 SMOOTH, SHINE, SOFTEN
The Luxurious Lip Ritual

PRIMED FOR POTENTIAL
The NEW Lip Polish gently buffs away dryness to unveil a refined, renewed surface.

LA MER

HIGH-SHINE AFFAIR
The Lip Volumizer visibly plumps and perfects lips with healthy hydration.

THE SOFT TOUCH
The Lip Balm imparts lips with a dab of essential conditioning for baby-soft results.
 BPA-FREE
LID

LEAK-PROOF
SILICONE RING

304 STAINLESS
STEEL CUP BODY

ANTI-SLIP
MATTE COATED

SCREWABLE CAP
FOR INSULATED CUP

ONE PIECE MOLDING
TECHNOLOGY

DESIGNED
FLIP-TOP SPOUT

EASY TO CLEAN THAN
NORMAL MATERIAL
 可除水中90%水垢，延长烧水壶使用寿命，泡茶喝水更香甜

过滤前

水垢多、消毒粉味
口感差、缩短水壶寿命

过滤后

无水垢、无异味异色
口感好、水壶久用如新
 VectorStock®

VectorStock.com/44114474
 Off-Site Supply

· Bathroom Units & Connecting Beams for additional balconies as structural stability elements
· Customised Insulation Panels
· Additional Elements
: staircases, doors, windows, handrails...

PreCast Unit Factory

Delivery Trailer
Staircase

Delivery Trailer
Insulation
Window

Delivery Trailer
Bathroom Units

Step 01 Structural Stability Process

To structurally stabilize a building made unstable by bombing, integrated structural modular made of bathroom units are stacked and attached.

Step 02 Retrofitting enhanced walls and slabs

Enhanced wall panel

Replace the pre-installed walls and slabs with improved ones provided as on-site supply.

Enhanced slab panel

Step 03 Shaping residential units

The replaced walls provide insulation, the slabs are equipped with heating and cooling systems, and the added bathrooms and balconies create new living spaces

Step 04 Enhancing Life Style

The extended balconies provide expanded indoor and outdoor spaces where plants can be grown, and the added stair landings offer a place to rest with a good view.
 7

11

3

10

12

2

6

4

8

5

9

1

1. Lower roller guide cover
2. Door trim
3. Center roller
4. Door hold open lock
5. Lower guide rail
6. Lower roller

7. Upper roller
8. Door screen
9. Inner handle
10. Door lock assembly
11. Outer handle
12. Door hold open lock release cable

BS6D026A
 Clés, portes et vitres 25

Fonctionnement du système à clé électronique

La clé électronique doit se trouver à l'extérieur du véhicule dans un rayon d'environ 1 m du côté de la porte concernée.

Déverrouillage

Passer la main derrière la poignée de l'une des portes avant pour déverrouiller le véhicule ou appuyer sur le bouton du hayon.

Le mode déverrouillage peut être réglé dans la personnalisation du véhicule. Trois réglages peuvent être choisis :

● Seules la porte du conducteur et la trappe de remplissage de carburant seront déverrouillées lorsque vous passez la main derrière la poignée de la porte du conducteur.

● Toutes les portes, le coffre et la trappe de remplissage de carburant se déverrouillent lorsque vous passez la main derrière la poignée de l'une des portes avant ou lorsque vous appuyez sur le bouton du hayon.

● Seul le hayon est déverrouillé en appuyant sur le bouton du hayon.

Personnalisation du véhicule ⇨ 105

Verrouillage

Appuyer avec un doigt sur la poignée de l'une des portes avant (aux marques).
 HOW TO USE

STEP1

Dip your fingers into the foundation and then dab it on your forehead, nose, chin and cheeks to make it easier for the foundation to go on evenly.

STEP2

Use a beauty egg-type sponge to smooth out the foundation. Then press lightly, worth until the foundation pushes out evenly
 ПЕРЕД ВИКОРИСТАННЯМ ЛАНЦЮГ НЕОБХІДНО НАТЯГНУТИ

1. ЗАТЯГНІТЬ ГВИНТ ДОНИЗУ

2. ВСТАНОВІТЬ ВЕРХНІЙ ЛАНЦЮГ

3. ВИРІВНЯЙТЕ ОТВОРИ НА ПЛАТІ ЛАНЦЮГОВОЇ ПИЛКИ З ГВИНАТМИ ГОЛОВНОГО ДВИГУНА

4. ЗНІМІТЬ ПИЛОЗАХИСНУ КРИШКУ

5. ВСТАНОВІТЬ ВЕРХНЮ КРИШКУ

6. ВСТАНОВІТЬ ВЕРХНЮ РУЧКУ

________

Write the records out precisely, omitting nothing.

▸ **Response area**
 SMOOTH, SHINE, SOFTEN
The Luxurious Lip Ritual

PRIMED FOR POTENTIAL
The NEW Lip Polish gently buffs away dryness to unveil a refined, renewed surface.

LA MER

HIGH-SHINE AFFAIR
The Lip Volumizer visibly plumps and perfects lips with healthy hydration.

THE SOFT TOUCH
The Lip Balm imparts lips with a dab of essential conditioning for baby-soft results.
 BPA-FREE
LID

LEAK-PROOF
SILICONE RING

304 STAINLESS
STEEL CUP BODY

ANTI-SLIP
MATTE COATED

SCREWABLE CAP
FOR INSULATED CUP

ONE PIECE MOLDING
TECHNOLOGY

DESIGNED
FLIP-TOP SPOUT

EASY TO CLEAN THAN
NORMAL MATERIAL
 可除水中90%水垢，延长烧水壶使用寿命，泡茶喝水更香甜

过滤前

水垢多、消毒粉味
口感差、缩短水壶寿命

过滤后

无水垢、无异味异色
口感好、水壶久用如新
 VectorStock®

VectorStock.com/44114474
 Off-Site Supply

· Bathroom Units & Connecting Beams for additional balconies as structural stability elements
· Customised Insulation Panels
· Additional Elements
: staircases, doors, windows, handrails...

PreCast Unit Factory

Delivery Trailer
Staircase

Delivery Trailer
Insulation
Window

Delivery Trailer
Bathroom Units

Step 01 Structural Stability Process

To structurally stabilize a building made unstable by bombing, integrated structural modular made of bathroom units are stacked and attached.

Step 02 Retrofitting enhanced walls and slabs

Enhanced wall panel

Replace the pre-installed walls and slabs with improved ones provided as on-site supply.

Enhanced slab panel

Step 03 Shaping residential units

The replaced walls provide insulation, the slabs are equipped with heating and cooling systems, and the added bathrooms and balconies create new living spaces

Step 04 Enhancing Life Style

The extended balconies provide expanded indoor and outdoor spaces where plants can be grown, and the added stair landings offer a place to rest with a good view.
 7

11

3

10

12

2

6

4

8

5

9

1

1. Lower roller guide cover
2. Door trim
3. Center roller
4. Door hold open lock
5. Lower guide rail
6. Lower roller

7. Upper roller
8. Door screen
9. Inner handle
10. Door lock assembly
11. Outer handle
12. Door hold open lock release cable

BS6D026A
 Clés, portes et vitres 25

Fonctionnement du système à clé électronique

La clé électronique doit se trouver à l'extérieur du véhicule dans un rayon d'environ 1 m du côté de la porte concernée.

Déverrouillage

Passer la main derrière la poignée de l'une des portes avant pour déverrouiller le véhicule ou appuyer sur le bouton du hayon.

Le mode déverrouillage peut être réglé dans la personnalisation du véhicule. Trois réglages peuvent être choisis :

● Seules la porte du conducteur et la trappe de remplissage de carburant seront déverrouillées lorsque vous passez la main derrière la poignée de la porte du conducteur.

● Toutes les portes, le coffre et la trappe de remplissage de carburant se déverrouillent lorsque vous passez la main derrière la poignée de l'une des portes avant ou lorsque vous appuyez sur le bouton du hayon.

● Seul le hayon est déverrouillé en appuyant sur le bouton du hayon.

Personnalisation du véhicule ⇨ 105

Verrouillage

Appuyer avec un doigt sur la poignée de l'une des portes avant (aux marques).
 HOW TO USE

STEP1

Dip your fingers into the foundation and then dab it on your forehead, nose, chin and cheeks to make it easier for the foundation to go on evenly.

STEP2

Use a beauty egg-type sponge to smooth out the foundation. Then press lightly, worth until the foundation pushes out evenly
 ПЕРЕД ВИКОРИСТАННЯМ ЛАНЦЮГ НЕОБХІДНО НАТЯГНУТИ

1. ЗАТЯГНІТЬ ГВИНТ ДОНИЗУ

2. ВСТАНОВІТЬ ВЕРХНІЙ ЛАНЦЮГ

3. ВИРІВНЯЙТЕ ОТВОРИ НА ПЛАТІ ЛАНЦЮГОВОЇ ПИЛКИ З ГВИНАТМИ ГОЛОВНОГО ДВИГУНА

4. ЗНІМІТЬ ПИЛОЗАХИСНУ КРИШКУ

5. ВСТАНОВІТЬ ВЕРХНЮ КРИШКУ

6. ВСТАНОВІТЬ ВЕРХНЮ РУЧКУ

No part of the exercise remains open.